Kurz erklärt in 30 Sekunden
  • Bevor Sie mit Ihrem Oldtimer am Straßenverkehr teilnehmen dürfen, müssen Sie ihn bei der Zulassungs­behörde anmelden.
  • Es gibt unterschiedliche Möglich­keiten, einen Oldtimer zuzulassen: als reguläres Kfz, als reguläres Kfz mit Saison­kennzeichen, mit H-Kennzeichen, mit H-Saison­kenn­zeichen oder mit rotem 07-Kenn­zeichen.

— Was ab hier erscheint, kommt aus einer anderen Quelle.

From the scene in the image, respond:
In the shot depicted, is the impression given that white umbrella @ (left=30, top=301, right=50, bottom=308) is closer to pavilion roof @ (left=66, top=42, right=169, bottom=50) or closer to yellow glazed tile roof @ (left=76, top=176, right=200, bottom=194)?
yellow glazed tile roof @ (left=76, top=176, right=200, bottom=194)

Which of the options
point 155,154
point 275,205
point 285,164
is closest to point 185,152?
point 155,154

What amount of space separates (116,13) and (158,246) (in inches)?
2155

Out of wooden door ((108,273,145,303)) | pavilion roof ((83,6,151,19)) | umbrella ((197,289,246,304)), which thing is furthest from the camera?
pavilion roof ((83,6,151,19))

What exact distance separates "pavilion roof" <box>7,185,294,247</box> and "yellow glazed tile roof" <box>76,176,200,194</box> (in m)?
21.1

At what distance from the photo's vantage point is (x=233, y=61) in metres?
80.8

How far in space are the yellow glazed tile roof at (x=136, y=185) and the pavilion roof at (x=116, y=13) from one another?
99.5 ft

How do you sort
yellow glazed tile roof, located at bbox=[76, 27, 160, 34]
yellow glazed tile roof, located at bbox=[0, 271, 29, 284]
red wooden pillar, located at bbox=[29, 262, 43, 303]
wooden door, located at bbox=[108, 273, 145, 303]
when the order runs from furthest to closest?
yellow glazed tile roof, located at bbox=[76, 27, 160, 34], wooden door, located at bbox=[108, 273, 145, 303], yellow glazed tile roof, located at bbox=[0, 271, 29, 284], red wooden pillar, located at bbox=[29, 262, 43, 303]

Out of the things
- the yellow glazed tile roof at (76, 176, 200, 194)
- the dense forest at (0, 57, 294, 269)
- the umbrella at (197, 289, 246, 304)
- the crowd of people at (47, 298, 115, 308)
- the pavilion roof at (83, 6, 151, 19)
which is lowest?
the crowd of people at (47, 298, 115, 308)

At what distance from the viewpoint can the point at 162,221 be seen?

  • Für die Zulassung als Oldtimer gelten verschiedene Voraus­setzungen. So muss der Klassiker weitestgehend im Originalzustand sein, der Pflege des kraft­fahr­zeug­technischen Kulturgutes dienen und vor mindestens 30 Jahren erstmals zugelassen worden sein.
  • Wer sein Fahrzeug als Oldtimer anmeldet und oldtimergemäß nutzt, zahlt eine pauschale Kfz-Steuer und vergünstigte Ver­si­che­rungs­beiträge.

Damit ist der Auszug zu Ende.